[start of EXCERPTED PASSAGE]

Does complexity rule out meaningful democracy?

When socialists speak of democracy we mean something very different from the concept the mainstream media provides. Instead of giving you permission to vote for some toff or careerist to serve and define your political interests (improbably) for five years we insist that any meaning democracy must entail the involvement of the community at every level in political/economic decision making.

When confronted by this definition of democracy our rulers and their media are incredulous and produce a torrent of reasons why this is impractical at best and political madness at worst. Most of the objections are ideological and do not deserve any serious consideration but there is one that has to be discussed: Does our technological culture depend almost entirely on the expertise of a minority of specialists whose knowledge cannot be easily understood by the ‘layman’ and is therefore inaccessible to democratic debate and decision? Are these ‘technocrats’ the only ones with the talent and ability to make decisions concerning, for instance, scientific research and technological application?

What happens today

Before we attempt to answer this let us consider how such decisions are made in the present economic system. Science and technology are usually financed in two ways within capitalism – either via the state (universities and the military) or through so called ‘private’ investment by big business. These two approaches are motivated essentially by the same desired end – to enhance the wealth and power of the capitalist class. Any benefit enjoyed by the wider community is merely a by-product of this economic dynamic. Over the years within many industries scandals have been exposed as a result of the contradiction between the economic imperatives of profit and the integrity of scientific research. Scientists are human and as such are subjected to the same cultural and political pressures as the rest of us. When science is subverted by economic and political interests then disaster is always a possibility.

Although the owners of the capital that is invested in these industries do take some notice of their tame ‘technocrats’ they listen much more attentively to their accountants. When couched in such phrases as ‘cost benefit’ in terms of the expected return on investment it sounds almost rational – if we are prepared to tolerate the obfuscation and inevitable dangers this entails. The point being, in terms of this debate, that it’s not primarily the ‘experts’ who make decisions about research and technological application but investment advisors (motivated solely by the need to enhance their clients’ investment portfolios).

Politicians share this perspective when deciding how their masters’ tax dollars are to be spent in terms of state investment in science and technology. In other words, in this respect, the technological experts have no political power at all. It would seem that this particular criticism of socialist democracy is specious since whenever the experts’ advice conflicts with economic expectations they are side-lined or ignored completely.

[end of EXCERPTED PASSAGE]

→ STATED GOAL A: Repeat word for word the passage of the essay on democracy and complexity that begins at the words "When socialists speak" and stops after "political/economic decision making.".
→ STATED GOAL B: Name each distinct term that the essay on democracy and complexity places in single quotation marks.
→ STATED GOAL C: Take up the essay on democracy and complexity after its final sentence and continue it.
The rows come from a separate source and are unrelated to the essay.

[start of PROVIDED INFORMATION]

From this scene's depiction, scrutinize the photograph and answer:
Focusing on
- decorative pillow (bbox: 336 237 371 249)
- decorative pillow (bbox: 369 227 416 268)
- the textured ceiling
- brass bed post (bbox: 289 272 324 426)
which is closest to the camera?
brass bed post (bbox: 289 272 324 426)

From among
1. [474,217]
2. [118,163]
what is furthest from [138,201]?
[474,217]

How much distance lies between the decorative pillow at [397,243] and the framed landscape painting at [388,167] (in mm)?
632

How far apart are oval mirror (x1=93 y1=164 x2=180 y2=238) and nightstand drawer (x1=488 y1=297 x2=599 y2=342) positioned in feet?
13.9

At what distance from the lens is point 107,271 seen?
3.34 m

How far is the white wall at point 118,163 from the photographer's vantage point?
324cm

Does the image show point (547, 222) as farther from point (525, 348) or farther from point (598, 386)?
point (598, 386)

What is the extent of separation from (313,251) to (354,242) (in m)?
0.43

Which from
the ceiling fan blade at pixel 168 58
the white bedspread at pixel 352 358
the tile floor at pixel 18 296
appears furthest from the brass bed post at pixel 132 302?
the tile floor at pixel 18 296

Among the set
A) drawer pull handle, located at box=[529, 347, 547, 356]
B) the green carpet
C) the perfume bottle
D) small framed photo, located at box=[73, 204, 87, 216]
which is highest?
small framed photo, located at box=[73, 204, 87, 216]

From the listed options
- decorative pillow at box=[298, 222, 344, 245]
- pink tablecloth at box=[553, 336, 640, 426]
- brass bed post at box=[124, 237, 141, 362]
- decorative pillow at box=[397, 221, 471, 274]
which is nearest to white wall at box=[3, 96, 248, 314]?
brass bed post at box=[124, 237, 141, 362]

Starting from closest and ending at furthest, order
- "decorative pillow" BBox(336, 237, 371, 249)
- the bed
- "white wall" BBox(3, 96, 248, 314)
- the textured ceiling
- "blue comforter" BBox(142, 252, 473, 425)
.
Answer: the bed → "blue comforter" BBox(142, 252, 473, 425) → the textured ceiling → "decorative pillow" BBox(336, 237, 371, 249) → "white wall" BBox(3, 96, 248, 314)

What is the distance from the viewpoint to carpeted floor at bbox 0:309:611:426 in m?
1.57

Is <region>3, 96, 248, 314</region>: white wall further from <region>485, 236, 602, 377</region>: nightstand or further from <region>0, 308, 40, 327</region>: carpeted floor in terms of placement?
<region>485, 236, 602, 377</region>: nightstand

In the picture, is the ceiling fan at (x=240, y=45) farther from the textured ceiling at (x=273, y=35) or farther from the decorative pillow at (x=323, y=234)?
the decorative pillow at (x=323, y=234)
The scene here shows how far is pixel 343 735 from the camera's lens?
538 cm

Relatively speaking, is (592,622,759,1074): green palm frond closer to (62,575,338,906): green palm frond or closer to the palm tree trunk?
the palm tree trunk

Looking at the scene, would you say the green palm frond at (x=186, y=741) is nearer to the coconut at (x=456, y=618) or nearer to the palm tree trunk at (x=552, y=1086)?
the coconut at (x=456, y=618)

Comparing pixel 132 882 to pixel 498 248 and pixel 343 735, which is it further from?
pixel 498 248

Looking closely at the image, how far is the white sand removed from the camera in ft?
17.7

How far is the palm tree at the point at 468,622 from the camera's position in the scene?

[end of PROVIDED INFORMATION]

→ FINAL RESULT A:
When socialists speak of democracy we mean something very different from the concept the mainstream media provides. Instead of giving you permission to vote for some toff or careerist to serve and define your political interests (improbably) for five years we insist that any meaning democracy must entail the involvement of the community at every level in political/economic decision making.

→ FINAL RESULT B: ‘layman’, ‘technocrats’, ‘private’, ‘cost benefit’, ‘experts’

→ FINAL RESULT C:
How it could be

Would socialism represent an improvement in the rational application of science and technology to production for need instead of profit?

The decision of the allocation of resources within socialism would have three stages: Dissemination of information, debate and vote.

The first part would rely on the expertise and talent of those involved within the relevant industries, in this case scientists and technologists. Because of the absence of political pressures they would be free to articulate candidly about the benefits and risks of developing certain productive technologies. There would have to be an element of trust in taking this advice but as in criminal trials this will be balanced by experts who take a different perspective.

A debate by the wider community would then take place using this information and evaluating possible contrasting opinions. Again, as in present day trials, the community will be asked which course to take based on their assessment of which evidence they find the most compelling. As is the case now mistakes will be made but at least they will be the result of honest error rather than Machiavellian political intrigue and corruption which is so ubiquitous today. Within this political culture scientists (and their spokesmen/women) will not exhibit the sometimes arrogant and elitist attitudes they do today – after all their future and that of their children will depend on the decisions made. Being a scientist will mean incorporating the ability to communicate about their work with others (as indeed some of the greatest scientists do presently).

Undoubtedly the level of education, both political and general, would be much higher within socialism – we do not concur with the elitist position that only a minority of the community will ever have the intelligence to make these important decisions. Again, if we live in some kind of elitist meritocracy (as the propaganda would have us believe) then the obvious political and scientific disasters that decorate capitalism’s history would imply the failure of this illusory bourgeois approach to ‘democracy’.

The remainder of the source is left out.